◆ Questions to answer
**1.** Please reproduce, word for word, the part of the post about Cannon Sunday that opens with the words "Because, you see, before" and closes with "covenant with God.".
**2.** List every name the post about Cannon Sunday gives for the rite of bread and wine.

Tag Archives: crucifixion

Too Offended By the Nails

crucifixionThis past Sunday, our pastor did a “Cannon Sunday” service.

I’d never heard the term before, but apparently it refers to the Sunday between Christmas and New Year’s, during which attendance is traditionally so low that you could fire a cannon over the pews and not hit anyone.

So, no formal sermon, no choir, the normal music director wasn’t the one playing the organ.

Figures that it would be a pretty heavy attendance that day.

But, that’s not my point. I’m going tangential on you. Point is that instead of a sermon, the pastor answered questions handed in from the congregation and randomly selected from the pile. Sort of a town-hall style sermon.

One of those questions wasn’t really a question, and it went something like this:

I am so offended by the image of those railroad nails being driven through Jesus’ hands and feet that I cannot get past the the pain and suffering and refuse to partake of the Lord’s Supper.

I don’t get this. The pastor, for his part, deftly honored the person’s question instead of calling him or her out as a flaming dipwad, and mentioned how it shows sensitivity and compassion to so hate the image of crucifixion and the suffering it entailed.

Now, I can get down with that point, of course. We rarely spend enough time truly understanding and appreciating how much Jesus suffered. This wasn’t some simple execution and not some simple form of torture. Crucifixion remains one of the most excruciating and prolonged methods of killing a person that there is.

That said, the person who handed in the question is still a flaming dipwad.

Sorry if that seems harsh. But it’s how I feel. Honestly.

Because, you see, before he died, Jesus told us to remember him through the Lord’s Supper. Or rather, our imitation of it. Our symbolic representation of it. He called upon us to break bread in his memory, as a remembrance of his soon-to-be-broken body, and to eat that bread as a symbol of taking him into our lives. And we were to drink wine in the same manner as a remembrance of the blood he was shedding as part of the new covenant with God.

He exhorted us to take that bread during worship. It is one of the ways we honor Jesus.

To refuse to take Communion, Eucharist, the Lord’s Supper—whatever you call it in your Christian denomination or specific church—is a kind of insult, I think. To say that you are so offended by the crucifixion of our savior that you cannot honor what amounted to his dying request…well, it is silliness at best, and ignorant at worst.

◆ Data supplied
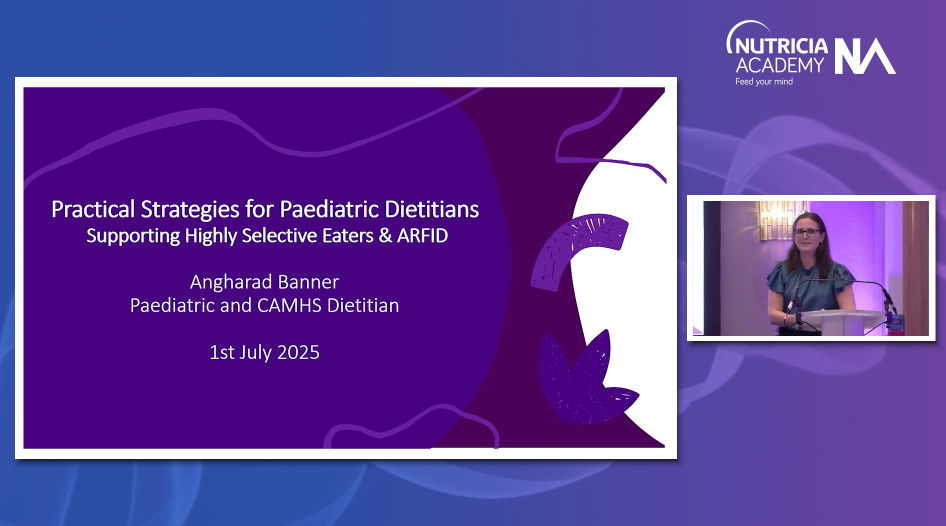 NUTRICIA ACADEMY NA
Feed your mind

Practical Strategies for Paediatric Dietitians
Supporting Highly Selective Eaters & ARFID

Angharad Banner
Paediatric and CAMHS Dietitian

1st July 2025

◆ Solved tasks
**1.**
Because, you see, before he died, Jesus told us to remember him through the Lord’s Supper. Or rather, our imitation of it. Our symbolic representation of it. He called upon us to break bread in his memory, as a remembrance of his soon-to-be-broken body, and to eat that bread as a symbol of taking him into our lives. And we were to drink wine in the same manner as a remembrance of the blood he was shedding as part of the new covenant with God.

**2.**
the Lord's Supper
Communion
Eucharist